I’ve read articles about it and all the conferences have looked into it and eventually cooled off.
It doesn’t mean things can’t change in the future though. If someone takes the first step others might follow suit….similar to the BTN and then conference networks becoming a thing.
I’d just use it as pick your brain like Al Davis did interviewing coaches he had no intention of hiring lol. What untapped revenue opportunities do they see that aren’t being utilized.
What I was saying about someone taking the first plunge. Also they can advise ADs to stop giving out these ludicrous contracts lol.
If it ever did happen imo it should be used on revenue generating assets like more premium seating for football and basketball and not player or coaching compensation and the like.
From the article:
Commissioner Tony Petitti has continued to push the concept on the league’s agenda, to varying degrees of prominence, since first soliciting proposals in January. Industry and conference sources tell
Sports Illustrated the Big Ten’s talks have centered around three of the biggest private equity firms in the country—Apollo Global Management, Sixth Street Partners and Ares Management—and that a decision on moving forward with a potential deal could happen before the end of October.

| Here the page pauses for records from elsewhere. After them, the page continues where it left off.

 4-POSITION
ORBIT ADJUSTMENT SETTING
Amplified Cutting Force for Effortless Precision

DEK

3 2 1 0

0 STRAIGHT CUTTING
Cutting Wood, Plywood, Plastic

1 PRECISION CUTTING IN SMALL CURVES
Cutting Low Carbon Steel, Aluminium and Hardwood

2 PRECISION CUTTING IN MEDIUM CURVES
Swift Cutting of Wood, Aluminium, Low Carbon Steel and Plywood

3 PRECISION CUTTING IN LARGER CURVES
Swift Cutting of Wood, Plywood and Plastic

Ask those who have been in the weeds with such proposals or in meetings with private equity executives and you will get a somewhat different outlook. Mostly, there is less surprise over the fact that a rich and powerful league is going down this road and more so that the historically stodgy Big Ten appears to be first.
“Everybody is waiting for somebody else to go first,” says one athletic director outside of the conference. “Nobody wants to be first mover, but if the Big Ten does do it, then [other schools and conferences] are going to be right behind them.”

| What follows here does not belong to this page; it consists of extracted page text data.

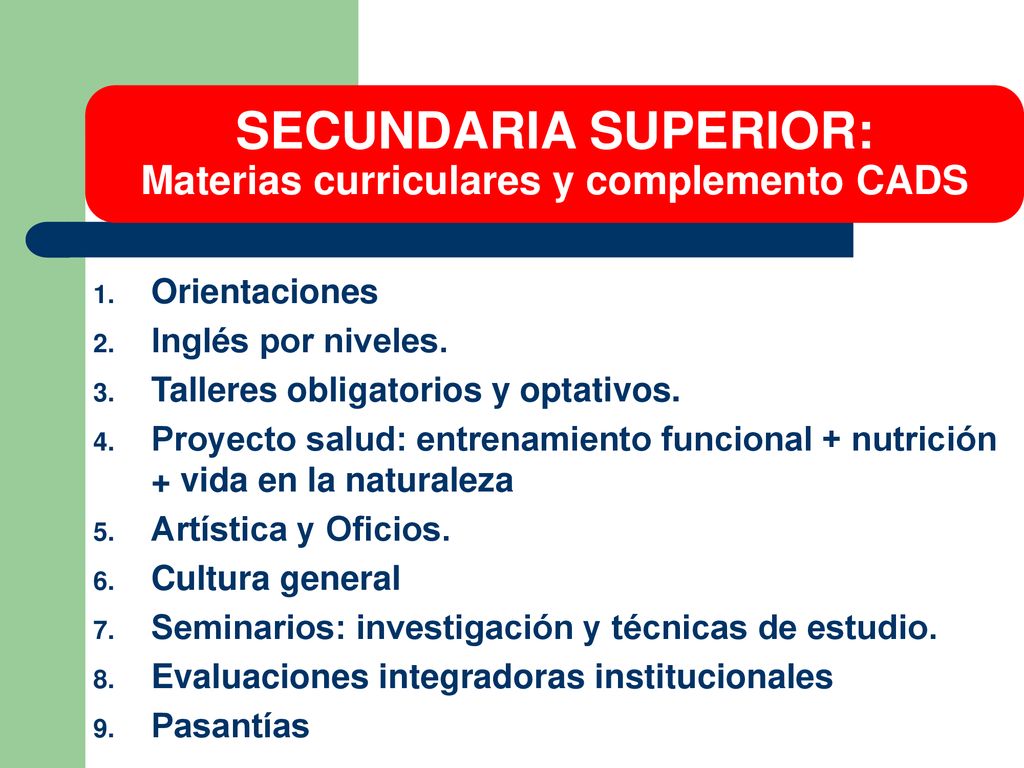 SECUNDARIA SUPERIOR:
Materias curriculares y complemento CADS

1. Orientaciones
2. Inglés por niveles.
3. Talleres obligatorios y optativos.
4. Proyecto salud: entrenamiento funcional + nutrición + vida en la naturaleza
5. Artística y Oficios.
6. Cultura general
7. Seminarios: investigación y técnicas de estudio.
8. Evaluaciones integradoras institucionales
9. Pasantías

Almost all in college athletics who are considering similar cash infusions are not treating such agreements as potential private
equity transactions but rather as private
capital deals without the level of control typically associated with the former. That’s a key distinction for both legal reasons, given the various state institutions and nonprofits involved, and a perception one for university presidents and chancellors who are wary of any public blowback.
Indeed, many who have explored doing something on the campus-level have noted that there is an aspect of entering into a strategic partnership with a big firm that can assist in plenty of other areas.
Sixth Street also owns Legends Global, which is one of the premier venue and stadium operators in the world and has extensive experience in everything from merchandising to food and beverage (some Big Ten schools already partner with the company). Most firms also have substantial real estate expertise and could be key resources for schools that are considering turning some parts of their campus around their football or basketball stadiums into broader multiuse districts similar to what Kansas and Iowa State have done recently.
Of course, any such investment is not without risk. Private equity firms are notorious for looking to cut costs and often spin off valuable assets on top of levying large management fees. Sometimes they charge interest rates well above the market rate, too.
Some of those issues can be mitigated at the college sports level by cutting out the equity and management piece that would be limited in a capital deal, but just how much of a say such firms will have in a league or on a campus after putting up $2 billion or more of their own cash remains an open question.